Family B: Cross-framework pivots

  • B1. Element volume by jurisdiction. Join element_framework_bindings() to framework_metadata()$jurisdiction and aggregate.
  • B2. Element volume by sector. Same shape, on framework_metadata()$sector.
  • B3. Element volume by specificity. Same shape, on framework_metadata()$specificity.
  • B4. Framework-vs-framework structural comparison. Filter role_framework_bindings() to two frameworks and compare role counts, element-per-role distributions.

The runner (scripts/040-run-sparql.R) implements six named analyses (q10 through q15) that map onto these families and write one CSV per analysis to data/processed/query-results/.

Implementation notes

  • The package’s analytical queries live in R, not in .rq files.

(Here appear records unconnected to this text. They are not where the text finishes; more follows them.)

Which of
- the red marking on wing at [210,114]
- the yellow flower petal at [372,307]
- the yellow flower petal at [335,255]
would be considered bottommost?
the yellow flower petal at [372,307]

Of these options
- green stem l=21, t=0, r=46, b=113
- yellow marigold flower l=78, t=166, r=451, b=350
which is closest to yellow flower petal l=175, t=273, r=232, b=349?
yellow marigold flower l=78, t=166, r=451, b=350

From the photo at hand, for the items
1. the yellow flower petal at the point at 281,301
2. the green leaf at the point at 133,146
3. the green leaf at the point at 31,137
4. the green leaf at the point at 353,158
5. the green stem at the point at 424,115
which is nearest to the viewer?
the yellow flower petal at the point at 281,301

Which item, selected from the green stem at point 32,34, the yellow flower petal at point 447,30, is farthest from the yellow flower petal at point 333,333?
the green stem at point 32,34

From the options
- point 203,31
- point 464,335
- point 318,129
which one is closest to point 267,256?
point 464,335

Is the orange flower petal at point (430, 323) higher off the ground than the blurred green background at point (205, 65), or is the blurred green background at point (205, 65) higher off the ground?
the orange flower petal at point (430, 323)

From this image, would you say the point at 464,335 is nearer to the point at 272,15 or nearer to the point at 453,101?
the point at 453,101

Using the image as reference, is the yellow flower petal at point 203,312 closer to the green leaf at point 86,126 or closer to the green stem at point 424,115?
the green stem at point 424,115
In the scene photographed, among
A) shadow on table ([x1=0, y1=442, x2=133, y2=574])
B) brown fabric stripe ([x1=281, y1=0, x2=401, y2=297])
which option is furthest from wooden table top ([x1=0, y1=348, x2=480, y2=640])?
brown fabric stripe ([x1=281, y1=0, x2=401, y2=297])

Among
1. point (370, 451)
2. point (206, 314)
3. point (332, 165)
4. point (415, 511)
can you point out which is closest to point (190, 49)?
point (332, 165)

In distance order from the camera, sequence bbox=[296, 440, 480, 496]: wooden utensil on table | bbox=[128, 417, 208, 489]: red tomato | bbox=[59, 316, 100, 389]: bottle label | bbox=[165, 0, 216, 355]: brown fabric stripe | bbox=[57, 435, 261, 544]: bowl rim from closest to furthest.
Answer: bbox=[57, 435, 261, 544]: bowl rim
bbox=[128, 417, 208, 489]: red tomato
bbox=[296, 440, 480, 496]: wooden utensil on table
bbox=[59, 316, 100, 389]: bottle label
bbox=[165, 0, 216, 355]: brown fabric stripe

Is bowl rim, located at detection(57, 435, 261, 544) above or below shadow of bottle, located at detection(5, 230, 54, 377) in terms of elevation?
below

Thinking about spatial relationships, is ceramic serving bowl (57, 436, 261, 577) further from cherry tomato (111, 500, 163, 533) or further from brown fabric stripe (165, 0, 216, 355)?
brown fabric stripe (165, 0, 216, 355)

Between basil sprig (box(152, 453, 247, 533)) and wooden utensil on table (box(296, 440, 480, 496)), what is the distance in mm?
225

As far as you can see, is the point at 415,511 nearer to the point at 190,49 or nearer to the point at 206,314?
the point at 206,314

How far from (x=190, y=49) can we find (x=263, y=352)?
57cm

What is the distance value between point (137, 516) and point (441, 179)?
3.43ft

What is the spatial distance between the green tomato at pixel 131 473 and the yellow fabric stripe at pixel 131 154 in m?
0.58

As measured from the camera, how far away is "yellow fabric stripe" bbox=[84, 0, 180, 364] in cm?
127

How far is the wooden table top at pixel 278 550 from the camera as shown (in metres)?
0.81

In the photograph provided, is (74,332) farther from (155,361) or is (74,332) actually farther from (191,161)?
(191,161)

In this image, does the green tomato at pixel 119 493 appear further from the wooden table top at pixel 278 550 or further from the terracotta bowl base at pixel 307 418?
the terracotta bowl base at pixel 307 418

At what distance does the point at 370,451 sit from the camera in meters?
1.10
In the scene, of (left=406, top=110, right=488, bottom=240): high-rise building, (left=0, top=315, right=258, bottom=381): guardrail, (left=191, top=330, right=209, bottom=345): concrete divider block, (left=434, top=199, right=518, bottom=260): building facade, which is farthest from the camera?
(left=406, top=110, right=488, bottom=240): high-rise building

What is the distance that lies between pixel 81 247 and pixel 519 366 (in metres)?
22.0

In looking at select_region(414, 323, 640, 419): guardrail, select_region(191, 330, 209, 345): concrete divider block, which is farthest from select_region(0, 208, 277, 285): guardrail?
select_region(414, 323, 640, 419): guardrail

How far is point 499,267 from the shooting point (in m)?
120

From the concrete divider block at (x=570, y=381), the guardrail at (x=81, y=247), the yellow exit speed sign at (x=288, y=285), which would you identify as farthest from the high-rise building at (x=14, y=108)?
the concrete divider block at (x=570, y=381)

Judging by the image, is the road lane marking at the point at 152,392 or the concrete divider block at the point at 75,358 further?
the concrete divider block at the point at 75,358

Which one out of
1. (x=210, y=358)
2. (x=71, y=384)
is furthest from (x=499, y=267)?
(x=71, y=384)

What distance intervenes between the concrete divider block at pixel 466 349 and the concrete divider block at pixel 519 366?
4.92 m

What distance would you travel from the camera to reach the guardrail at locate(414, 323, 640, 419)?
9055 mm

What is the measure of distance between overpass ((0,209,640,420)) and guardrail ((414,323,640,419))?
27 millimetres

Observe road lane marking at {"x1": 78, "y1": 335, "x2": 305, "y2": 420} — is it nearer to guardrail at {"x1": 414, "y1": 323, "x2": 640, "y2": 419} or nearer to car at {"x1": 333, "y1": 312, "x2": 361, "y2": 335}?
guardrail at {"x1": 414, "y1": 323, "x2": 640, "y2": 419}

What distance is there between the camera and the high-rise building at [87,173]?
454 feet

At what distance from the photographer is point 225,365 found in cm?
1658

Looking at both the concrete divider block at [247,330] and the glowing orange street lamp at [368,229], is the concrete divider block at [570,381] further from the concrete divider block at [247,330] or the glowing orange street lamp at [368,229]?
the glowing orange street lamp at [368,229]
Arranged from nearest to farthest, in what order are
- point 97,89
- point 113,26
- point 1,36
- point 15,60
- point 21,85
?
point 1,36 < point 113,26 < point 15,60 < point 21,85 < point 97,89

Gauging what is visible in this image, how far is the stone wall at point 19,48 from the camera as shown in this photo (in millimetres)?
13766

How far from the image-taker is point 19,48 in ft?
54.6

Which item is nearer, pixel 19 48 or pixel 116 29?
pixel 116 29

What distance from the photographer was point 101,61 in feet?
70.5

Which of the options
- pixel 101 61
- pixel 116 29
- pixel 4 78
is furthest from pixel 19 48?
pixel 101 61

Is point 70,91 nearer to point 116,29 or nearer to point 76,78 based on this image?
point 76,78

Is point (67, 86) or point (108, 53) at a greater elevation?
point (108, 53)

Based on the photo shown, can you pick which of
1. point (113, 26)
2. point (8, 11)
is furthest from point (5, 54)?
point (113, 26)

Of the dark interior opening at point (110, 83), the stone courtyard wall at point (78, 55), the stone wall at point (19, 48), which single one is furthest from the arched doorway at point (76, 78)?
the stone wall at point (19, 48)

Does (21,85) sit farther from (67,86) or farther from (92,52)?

The inst/queries/ directory is reserved for user-supplied custom queries. See its README.md.
  • Direct SPARQL access remains available via rdflib::rdf_query(rdf, query_text) for users who need it. Stick to single basic graph patterns for reliability.
  • For aggregation, never use COUNT, GROUP BY, or HAVING in SPARQL. librdf’s SPARQL 1.1 aggregate support is unreliable. Aggregate in dplyr.
  • A future release may add an Apache Jena Fuseki backend for full SPARQL 1.1 support. This would relax the single-BGP discipline for users running against a Fuseki endpoint.